__Task requirements__. Continue the biographical passage on Timofey Granovsky, picking up after its final sentence.

__Excerpted passage__.
● ● ● ● ●

Timofey Nikolayevich Granovsky (Тимофей Николаевич Грановский; (Note: Тимоѳей Николаевичъ Грановскій in pre-revolution Russian orthography) 9 March 1813 – 4 October 1855) was a founder of medieval studies in the Russian Empire.

Granovsky was born in Oryol, Russia. He studied at the universities of Moscow and Berlin, where he was profoundly influenced by Hegelian ideas of Leopold von Ranke and Friedrich Carl von Savigny. He felt that the Western history was superior to that of his own country and became the first Russian to deliver courses on the medieval history of Western Europe (1839). Due to the strict censorship of the period, Granovsky assumed that lecturing provided a surer way of disseminating Western ideals in Russia than writing. His major printed work was his doctoral dissertation of 1849, Abbat Sugerii (Abbot Suger), in which he "portrayed the great abbot as the architect of royal centralization." His master's thesis of 1845, "Volin, Yumsberg, i Vineta" (Wolin, Jomsborg, and Vineta), attempted to disprove the historicity of Vineta and was very controversial, offending the Slavophiles.

● ● ● ● ●

__Extracted material__.
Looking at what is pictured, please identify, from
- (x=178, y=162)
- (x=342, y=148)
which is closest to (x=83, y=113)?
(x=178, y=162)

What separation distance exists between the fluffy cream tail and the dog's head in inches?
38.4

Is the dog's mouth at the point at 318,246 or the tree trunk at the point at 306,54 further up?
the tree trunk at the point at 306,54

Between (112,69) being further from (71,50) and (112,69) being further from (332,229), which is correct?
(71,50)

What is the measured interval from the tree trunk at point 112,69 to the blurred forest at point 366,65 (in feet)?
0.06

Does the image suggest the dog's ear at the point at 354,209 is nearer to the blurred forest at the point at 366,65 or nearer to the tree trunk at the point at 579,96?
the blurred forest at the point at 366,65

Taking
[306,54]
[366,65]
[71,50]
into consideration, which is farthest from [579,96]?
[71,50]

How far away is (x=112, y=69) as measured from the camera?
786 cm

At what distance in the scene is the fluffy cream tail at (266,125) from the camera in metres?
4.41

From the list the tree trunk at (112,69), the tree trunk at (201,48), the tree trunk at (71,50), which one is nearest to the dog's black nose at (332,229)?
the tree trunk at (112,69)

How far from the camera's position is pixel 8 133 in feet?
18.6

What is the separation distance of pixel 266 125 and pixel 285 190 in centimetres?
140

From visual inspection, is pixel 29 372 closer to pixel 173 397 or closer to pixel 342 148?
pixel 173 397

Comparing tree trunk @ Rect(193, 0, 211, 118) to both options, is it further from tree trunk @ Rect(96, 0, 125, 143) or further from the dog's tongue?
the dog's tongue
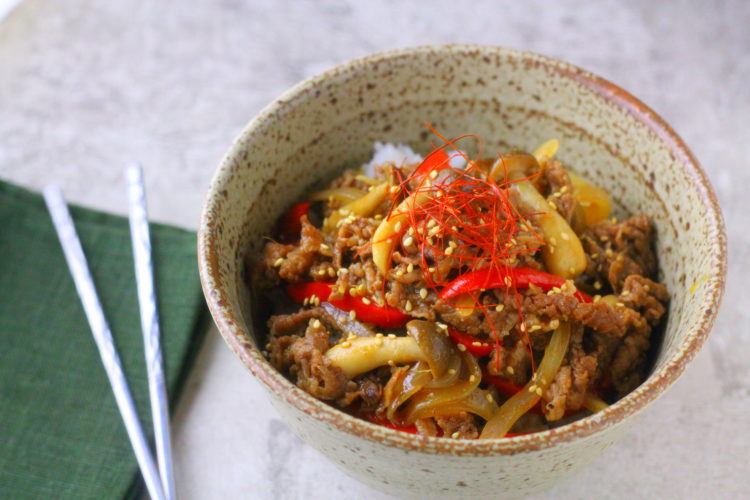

● ● ● ● ●

__Result of the exercise__.
His readings in the Moscow University were immensely popular and brought him in touch with other Westernizers. One of these, Alexander Herzen, described Granovsky's lectures as "a draught of freedom in Nicholas I's Russia".

Fyodor Dostoyevsky's novel Demons features a character, Stepan Trofimovich Verkhovensky, that is partly based on Granovsky. According to Edward Alan Cole, this "liberal who unwittingly inspired a generation of nihilists is unfair to Granovsky but is nevertheless another tribute to his importance as an inspiring teacher and a man of his age."